Os números crescentes de mulheres assassinadas no Brasil chocam, mas refletem uma realidade que ultrapassa fronteiras. De acordo com relatórios recentes do UNODC, ONU Mulheres e Cepal, o feminicídio se consolidou como uma crise mundial, afetando países de todos os continentes e revelando que a violência de gênero é um problema estrutural, e não isolado.
Em 2024, cerca de 50 mil mulheres e meninas foram mortas por parceiros íntimos ou familiares — média de 137 vítimas todos os dias. A África concentrou os maiores índices absolutos e proporcionais, com aproximadamente 22,6 mil vítimas, equivalente a três assassinatos por 100 mil mulheres. Américas e Oceania também apresentaram taxas elevadas, de 1,5 e 1,4 casos por 100 mil, respectivamente.
A ONU chama atenção para a subnotificação: em quatro de cada dez homicídios de mulheres, não há dados suficientes para confirmar se houve motivação de gênero. A falta de investigações completas e as diferenças entre sistemas de justiça tornam invisível parte significativa da violência, fazendo com que os números conhecidos representem apenas “a ponta do iceberg”.

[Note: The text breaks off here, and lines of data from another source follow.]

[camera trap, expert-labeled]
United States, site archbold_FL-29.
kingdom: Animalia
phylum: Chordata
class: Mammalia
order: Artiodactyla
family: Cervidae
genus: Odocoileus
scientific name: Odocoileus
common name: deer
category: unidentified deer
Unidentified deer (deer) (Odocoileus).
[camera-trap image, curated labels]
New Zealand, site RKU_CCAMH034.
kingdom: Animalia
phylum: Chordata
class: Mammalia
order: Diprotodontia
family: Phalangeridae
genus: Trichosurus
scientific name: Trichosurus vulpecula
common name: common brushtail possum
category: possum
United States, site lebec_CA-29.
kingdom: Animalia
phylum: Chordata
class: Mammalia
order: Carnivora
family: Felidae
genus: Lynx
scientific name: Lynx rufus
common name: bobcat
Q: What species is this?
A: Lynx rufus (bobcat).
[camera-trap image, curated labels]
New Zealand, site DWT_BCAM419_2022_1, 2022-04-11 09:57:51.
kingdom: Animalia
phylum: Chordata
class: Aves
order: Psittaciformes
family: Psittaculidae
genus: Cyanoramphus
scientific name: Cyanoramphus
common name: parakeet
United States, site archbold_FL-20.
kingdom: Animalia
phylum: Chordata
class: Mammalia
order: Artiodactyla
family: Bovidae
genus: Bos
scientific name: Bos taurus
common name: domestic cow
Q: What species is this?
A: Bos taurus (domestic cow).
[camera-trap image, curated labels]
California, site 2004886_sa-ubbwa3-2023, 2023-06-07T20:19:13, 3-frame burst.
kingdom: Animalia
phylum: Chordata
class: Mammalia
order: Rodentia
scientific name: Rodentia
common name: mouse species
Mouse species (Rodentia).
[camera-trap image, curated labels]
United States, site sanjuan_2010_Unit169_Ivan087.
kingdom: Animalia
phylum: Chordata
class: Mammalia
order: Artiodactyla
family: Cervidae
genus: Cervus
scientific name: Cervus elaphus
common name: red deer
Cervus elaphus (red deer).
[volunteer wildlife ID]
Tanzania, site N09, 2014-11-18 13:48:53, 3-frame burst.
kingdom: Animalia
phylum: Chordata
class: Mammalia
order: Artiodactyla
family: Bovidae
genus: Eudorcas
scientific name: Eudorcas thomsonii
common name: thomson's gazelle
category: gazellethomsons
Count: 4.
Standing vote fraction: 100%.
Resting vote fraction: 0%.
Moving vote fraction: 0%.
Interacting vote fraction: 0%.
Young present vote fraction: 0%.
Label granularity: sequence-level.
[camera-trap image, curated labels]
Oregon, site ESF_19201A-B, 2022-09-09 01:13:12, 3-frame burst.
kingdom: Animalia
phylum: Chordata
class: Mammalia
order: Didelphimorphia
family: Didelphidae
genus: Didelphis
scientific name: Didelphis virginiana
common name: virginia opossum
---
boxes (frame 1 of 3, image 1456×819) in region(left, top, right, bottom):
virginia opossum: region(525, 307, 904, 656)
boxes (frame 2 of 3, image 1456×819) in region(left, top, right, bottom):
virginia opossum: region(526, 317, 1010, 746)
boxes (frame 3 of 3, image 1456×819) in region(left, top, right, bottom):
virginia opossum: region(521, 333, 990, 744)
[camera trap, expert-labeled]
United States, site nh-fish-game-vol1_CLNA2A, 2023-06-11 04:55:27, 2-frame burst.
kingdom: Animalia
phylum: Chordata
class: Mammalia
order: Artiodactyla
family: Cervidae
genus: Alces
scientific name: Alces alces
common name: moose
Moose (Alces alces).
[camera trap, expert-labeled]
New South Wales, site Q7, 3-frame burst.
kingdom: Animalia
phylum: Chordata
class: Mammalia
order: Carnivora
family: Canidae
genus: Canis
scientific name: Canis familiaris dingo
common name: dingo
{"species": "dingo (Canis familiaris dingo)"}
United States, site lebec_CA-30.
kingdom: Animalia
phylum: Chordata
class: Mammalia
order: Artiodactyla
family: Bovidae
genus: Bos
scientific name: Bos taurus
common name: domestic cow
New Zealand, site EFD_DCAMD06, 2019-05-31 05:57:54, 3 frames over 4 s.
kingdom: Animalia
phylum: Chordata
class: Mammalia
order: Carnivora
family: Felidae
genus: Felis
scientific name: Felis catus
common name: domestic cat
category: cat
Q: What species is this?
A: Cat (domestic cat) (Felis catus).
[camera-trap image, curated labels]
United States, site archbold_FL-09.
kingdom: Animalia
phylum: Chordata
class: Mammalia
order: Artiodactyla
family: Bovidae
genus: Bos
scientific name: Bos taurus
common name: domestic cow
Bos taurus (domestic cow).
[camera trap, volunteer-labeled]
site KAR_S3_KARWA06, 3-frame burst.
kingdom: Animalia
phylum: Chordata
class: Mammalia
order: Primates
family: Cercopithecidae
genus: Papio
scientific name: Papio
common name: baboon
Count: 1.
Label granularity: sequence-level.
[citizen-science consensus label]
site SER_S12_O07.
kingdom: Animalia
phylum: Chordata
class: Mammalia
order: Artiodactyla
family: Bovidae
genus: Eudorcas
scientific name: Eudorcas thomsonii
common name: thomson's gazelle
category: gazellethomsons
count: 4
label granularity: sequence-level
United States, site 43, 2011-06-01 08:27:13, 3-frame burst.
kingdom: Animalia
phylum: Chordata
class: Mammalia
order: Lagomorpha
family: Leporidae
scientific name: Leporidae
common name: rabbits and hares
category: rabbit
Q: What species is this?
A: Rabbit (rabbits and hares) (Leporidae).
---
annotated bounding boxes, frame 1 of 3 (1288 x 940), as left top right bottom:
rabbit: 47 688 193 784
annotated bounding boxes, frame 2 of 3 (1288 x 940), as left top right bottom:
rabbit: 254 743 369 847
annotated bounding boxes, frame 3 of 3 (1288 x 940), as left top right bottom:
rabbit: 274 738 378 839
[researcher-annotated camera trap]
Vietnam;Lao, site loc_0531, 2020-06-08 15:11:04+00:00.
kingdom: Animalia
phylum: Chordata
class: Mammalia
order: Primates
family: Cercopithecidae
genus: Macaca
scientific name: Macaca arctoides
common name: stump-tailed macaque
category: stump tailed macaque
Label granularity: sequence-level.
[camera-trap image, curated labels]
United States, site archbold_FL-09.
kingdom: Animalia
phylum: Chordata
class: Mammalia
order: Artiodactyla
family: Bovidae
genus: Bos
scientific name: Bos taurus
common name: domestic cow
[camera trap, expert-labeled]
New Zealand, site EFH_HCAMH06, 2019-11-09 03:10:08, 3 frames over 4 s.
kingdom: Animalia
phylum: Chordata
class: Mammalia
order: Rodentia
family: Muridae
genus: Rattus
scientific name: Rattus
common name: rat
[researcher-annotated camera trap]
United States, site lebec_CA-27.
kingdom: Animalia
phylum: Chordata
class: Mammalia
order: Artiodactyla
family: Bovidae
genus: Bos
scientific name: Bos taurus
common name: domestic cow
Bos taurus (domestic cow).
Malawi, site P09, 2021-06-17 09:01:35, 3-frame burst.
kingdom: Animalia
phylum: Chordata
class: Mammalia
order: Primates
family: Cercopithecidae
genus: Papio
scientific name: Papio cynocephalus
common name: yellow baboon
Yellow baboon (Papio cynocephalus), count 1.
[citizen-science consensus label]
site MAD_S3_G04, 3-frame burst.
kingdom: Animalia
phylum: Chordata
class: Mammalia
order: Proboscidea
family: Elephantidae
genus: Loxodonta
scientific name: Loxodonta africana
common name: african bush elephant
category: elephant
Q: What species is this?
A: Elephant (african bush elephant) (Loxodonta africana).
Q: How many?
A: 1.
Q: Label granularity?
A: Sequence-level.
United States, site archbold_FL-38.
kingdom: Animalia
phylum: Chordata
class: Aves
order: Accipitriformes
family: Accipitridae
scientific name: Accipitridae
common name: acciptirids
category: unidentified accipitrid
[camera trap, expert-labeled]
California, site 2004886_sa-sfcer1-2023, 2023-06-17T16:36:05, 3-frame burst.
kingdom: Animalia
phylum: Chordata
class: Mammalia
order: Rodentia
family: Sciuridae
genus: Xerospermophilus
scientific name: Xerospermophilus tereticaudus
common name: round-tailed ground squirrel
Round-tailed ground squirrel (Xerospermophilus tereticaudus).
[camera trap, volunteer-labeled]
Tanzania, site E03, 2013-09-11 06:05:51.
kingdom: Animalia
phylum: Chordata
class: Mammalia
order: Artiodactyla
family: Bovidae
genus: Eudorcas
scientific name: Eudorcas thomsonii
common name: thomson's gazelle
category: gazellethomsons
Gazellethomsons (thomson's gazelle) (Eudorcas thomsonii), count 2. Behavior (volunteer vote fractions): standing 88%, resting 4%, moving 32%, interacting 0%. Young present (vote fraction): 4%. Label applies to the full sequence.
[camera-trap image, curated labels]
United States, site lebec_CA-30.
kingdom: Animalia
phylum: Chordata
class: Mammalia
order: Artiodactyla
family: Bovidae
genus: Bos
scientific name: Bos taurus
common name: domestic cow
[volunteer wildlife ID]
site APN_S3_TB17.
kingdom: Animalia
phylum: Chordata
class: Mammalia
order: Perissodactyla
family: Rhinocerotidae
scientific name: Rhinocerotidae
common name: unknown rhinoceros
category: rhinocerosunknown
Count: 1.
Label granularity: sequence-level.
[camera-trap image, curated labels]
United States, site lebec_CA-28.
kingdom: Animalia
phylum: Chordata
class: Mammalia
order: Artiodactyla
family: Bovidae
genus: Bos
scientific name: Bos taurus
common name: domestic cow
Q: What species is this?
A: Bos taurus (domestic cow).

Alguns grupos vivem riscos ampliados. Jornalistas, parlamentares, defensoras ambientais, ativistas de direitos humanos e outras mulheres em posições de destaque sofrem ameaças crescentes, incluindo assédio e perseguição digital — muitas vezes com desfechos fatais. Em 2022, foram registradas 81 mortes de defensoras ambientais e 34 de defensoras de direitos humanos. As mulheres indígenas também enfrentam vulnerabilidades extremas: no Canadá, suas taxas de homicídio são cinco vezes maiores do que as de mulheres não indígenas.
Na América Latina e no Caribe, o quadro também é grave. Segundo a Cepal, 3.828 feminicídios foram registrados em 26 países e territórios da região em 2024 — cerca de 11 mortes por dia. No acumulado de cinco anos, são 19.254 vítimas. Honduras, Guatemala e República Dominicana aparecem entre os países com maiores índices, enquanto o Chile mantém o menor. A maioria das vítimas tinha entre 15 e 44 anos, embora meninas pequenas e mulheres idosas também estejam entre os registros. Além disso, 14 países da região notificaram 5.502 tentativas de feminicídio, sinalizando ciclos de violência que precedem o desfecho fatal.
A violência digital tem intensificado esse cenário. Perseguições on-line, vazamento de imagens e hostilidade virtual contra mulheres em evidência ampliam a sensação de perigo. Estudos citados pela ONU apontam que três a cada quatro mulheres assassinadas já haviam sido stalkeadas antes do crime.
Apesar da gravidade, os organismos internacionais enfatizam que o feminicídio pode ser prevenido. A ONU apoia na criação de leis específicas, na capacitação de agentes de segurança, em campanhas de conscientização e no fortalecimento de serviços de proteção às sobreviventes. Combater a impunidade, qualificar a coleta de dados e investir em organizações de mulheres são ações apontadas como essenciais.
A conclusão dos relatórios é contundente: o feminicídio é uma crise global, evitável, mas que continuará crescendo se não houver respostas coordenadas, monitoramento constante e compromisso político firme.